Stored data
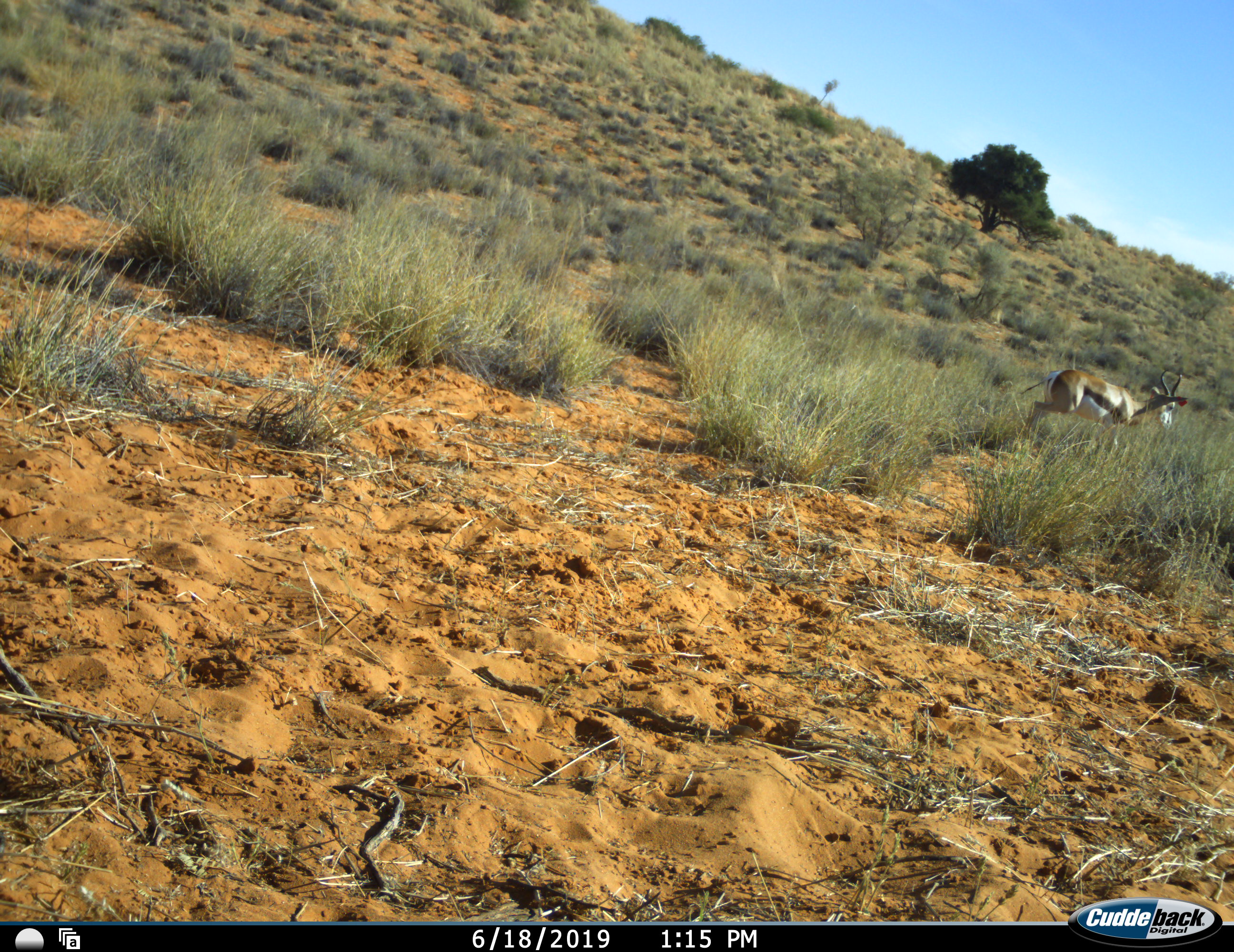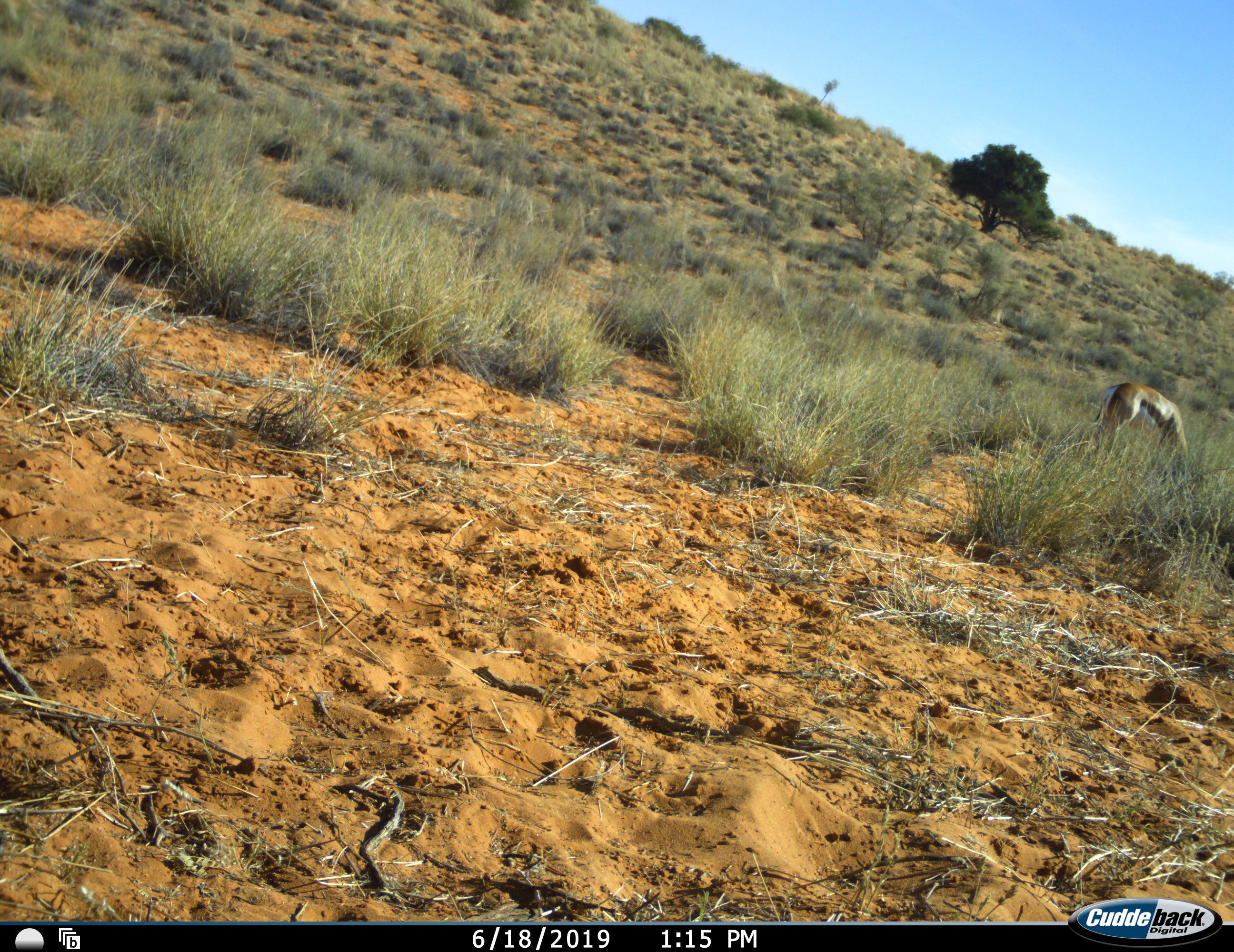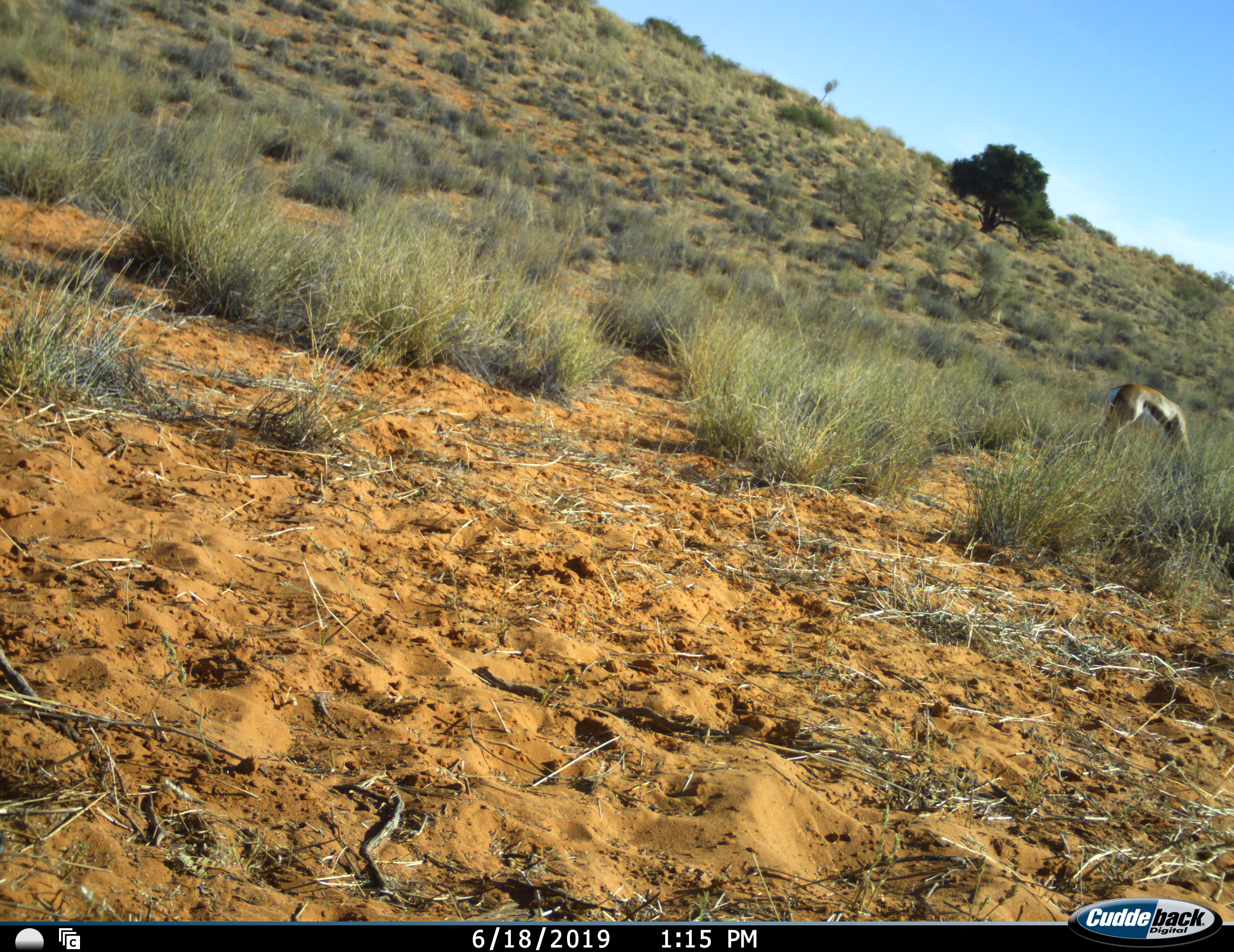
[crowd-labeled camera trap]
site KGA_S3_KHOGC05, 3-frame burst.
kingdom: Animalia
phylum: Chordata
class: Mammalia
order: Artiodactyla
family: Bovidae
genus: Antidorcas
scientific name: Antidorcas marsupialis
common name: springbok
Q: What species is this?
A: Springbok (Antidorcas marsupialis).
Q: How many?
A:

Task statement:
The answer is the records above, repeated exactly, with no picture in it.

Written answer:
[crowd-labeled camera trap]
site KGA_S3_KHOGC05, 3-frame burst.
kingdom: Animalia
phylum: Chordata
class: Mammalia
order: Artiodactyla
family: Bovidae
genus: Antidorcas
scientific name: Antidorcas marsupialis
common name: springbok
Q: What species is this?
A: Springbok (Antidorcas marsupialis).
Q: How many?
A:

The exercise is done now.